Award to Oak Ridge National Laboratory $23.4 million over 3 years
Genomes to Life Center for Molecular and Cellular Systems: A Research Program for Identification and Characterization of Protein Complexes

Research Partners: Pacific Northwest National Laboratory; Argonne National Laboratory; Sandia National Laboratory; University of North Carolina at Chapel Hill; University of Utah.

This team, led by Oak Ridge and Pacific Northwest National Laboratories, will develop and use the technologies needed to identify and characterize the complete set of multiprotein complexes, the molecular machines of life, within a microbial cell. The research will focus on two microbes -- one that plays a significant role in earth's carbon cycle and another with an ability to clean up metals in contaminated soil.

Award to Lawrence Berkeley National Laboratory $36.6 million over 5 years
Rapid Deduction of Stress Response Pathways in Metal/Radionuclide Reducing Bacteria

Research Partners: Sandia National Laboratory; Oak Ridge National Laboratory; University of California at Berkeley; University of Missouri, Columbia; University of Washington, Seattle; Diversa Corporation, San Diego, Calif.

This team will develop computational models to describe and predict the behavior of gene regulatory networks in microbes in response to the environmental conditions found in waste sites contaminated with metals and radionuclides.

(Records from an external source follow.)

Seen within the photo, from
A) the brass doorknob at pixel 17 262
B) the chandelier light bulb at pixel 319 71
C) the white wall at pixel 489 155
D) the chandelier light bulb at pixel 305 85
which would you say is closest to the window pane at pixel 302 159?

Award to Sandia National Laboratory $19.1 million over 3 years
Carbon Sequestration in Synechococcus: From Molecular Machines to Hierarchical Modeling

Research Partners: Oak Ridge National Laboratory; Lawrence Berkeley National Laboratory; Los Alamos National Laboratory; National Center for Genome Resources, Santa Fe, NM; University of California at San Diego; University of Tennessee at Knoxville; University of Michigan, Ann Arbor; The Molecular Science Institute, Berkeley, CA; University of California at Santa Barbara; University of Illinois, Champaign.

This team will develop and apply experimental and computational methods to understand proteins, protein-protein interactions and the gene regulatory networks that control the production of these proteins in a marine microbe that plays a significant role in earth's carbon cycle.

Cooperative Agreement with the University of Massachusetts, Amherst $8.9 million over 3 years
Analysis of the Genetic Potential and Gene Expression of Microbial Communities Involved in the in situ Bioremediation of Uranium and Harvesting Electrical Energy from Organic Matter

Research Partners: The Institute for Genomic Research, Rockville, MD; Argonne National Laboratory; University of Tennessee, Memphis.

This team will study a family of microbes with the potential for uranium bioremediation and, remarkably, for production of electricity through their ability to transfer electrons to electrodes. The research's goal is to develop computational models that can predict the activity of communities of these microbes in their natural environment. This knowledge in turn can predict the success of bioremediation and energy production under different environmental conditions.

Cooperative Agreement with Harvard Medical School $15 million over 5 years
Microbial Ecology, Proteogenomics and Computational Optima

Research Partners: Massachusetts Institute of Technology, Cambridge, MA; Brigham and Women's Hospital, Boston, MA; Massachusetts General Hospital, Boston, MA

This team will study two different microbes -- one that plays a significant role in earth's carbon cycle, and another with broad metabolic diversity. The team will study the proteins and protein-protein interactions in these microbes, the gene regulatory networks that control the production of these proteins and the behavior of these microbes as complex environmental communities. They will develop computational methods to understand the biology of these microbes at a systems level.